Il y a des signes qui ne trompent pas. Ils ont été nombreux à reporter leurs dépenses à plus tard malgré les offres alléchantes pendant les soldes d’été qui se sont terminés fin juillet. C’est le principal enseignement que tire la banque ING d’un sondage fait tout récemment.

En effet, il ressort de ce sondage que pas moins de la moitié des répondants (50 %) ont décidé de remettre à plus tard les achats importants et ils ont fait valoir que les soldes n’ont pas changé leur comportement. “Nous interprétons ce résultat comme le signe d’un certain pessimisme des consommateurs” , souligne la banque dans un communiqué publié hier. “L’incertitude face à l’évolution économique future, la faiblesse du marché du travail et les différentes pressions sur le pouvoir d’achat (inflation, salaires, mesures fiscales,…) peuvent probablement expliquer les hésitations des consommateurs face à des achats importants” , poursuit la banque.
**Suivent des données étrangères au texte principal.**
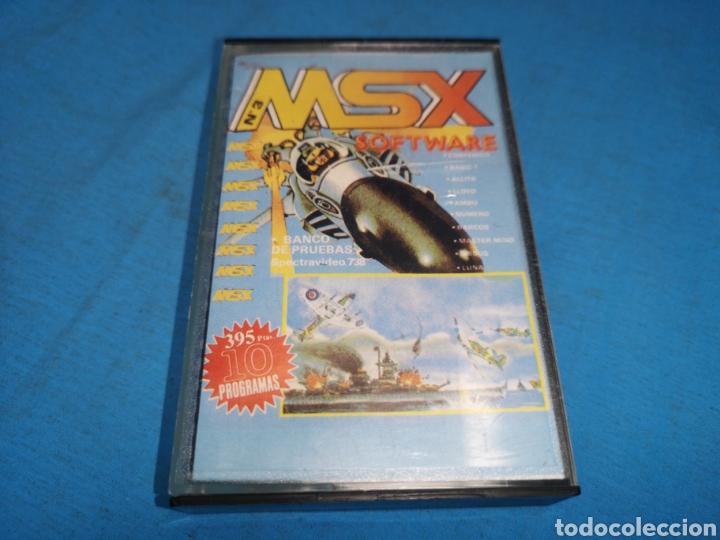 MSX SOFTWARE NUMERO 3 (Juguetes - Videojuegos y Consolas - Msx)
Et de fait, le climat est particulièrement morose sur le marché du travail comme en témoigne le niveau record du chômage atteint en juin en Belgique (lire aussi en page 8) .

De six à neuf mois

Toutefois, la banque ING se montre assez confiante pour l’avenir. “Nous pensons que la situation économique générale devrait s’améliorer petit à petit. En effet, les signes d’une reprise se multiplient, et sans verser dans l’euphorie, on peut bel et bien affirmer que la situation conjoncturelle est meilleure aujourd’hui qu’il y a six mois. S’agissant des ménages, leur confiance se redresse lentement. Il en va d’ailleurs de même de leur appréciation quant à l’opportunité d’achats importants : l’indice de confiance reste certes très bas, mais il a quelque peu progressé depuis le début de l’année” , souligne-t-elle.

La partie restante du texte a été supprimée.